--- DATA Enclosed Below ---

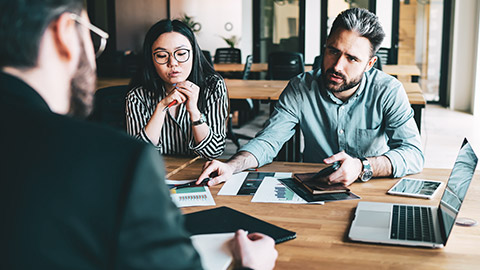 An auditor talking to a client about financial records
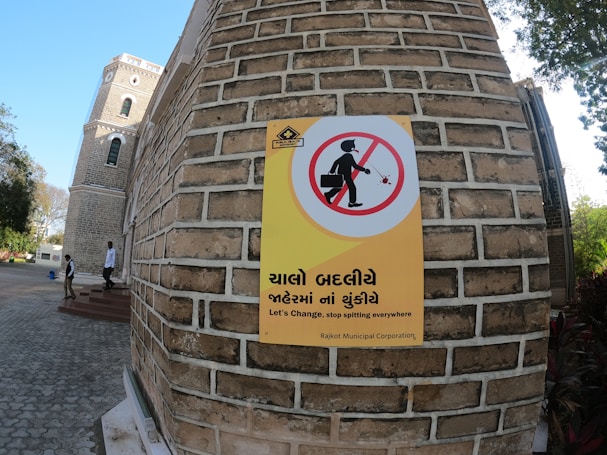 A large brick building with a sign on the wall showing a prohibition against spitting, featuring text in Gujarati and English. A man with a briefcase inside a circle with a line through it indicates the no-spitting rule. The background includes a tower with arched windows, trees, and people walking nearby.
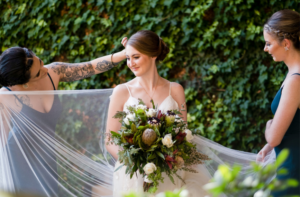 bride holding native Australian bouquet at Cropley House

--- End of Enclosed DATA ---

# [THE TASK]
All of the data above should be transcribed verbatim, with pictures omitted.

# [ANSWER FOR THE TASK]
 An auditor talking to a client about financial records
 A large brick building with a sign on the wall showing a prohibition against spitting, featuring text in Gujarati and English. A man with a briefcase inside a circle with a line through it indicates the no-spitting rule. The background includes a tower with arched windows, trees, and people walking nearby.
 bride holding native Australian bouquet at Cropley House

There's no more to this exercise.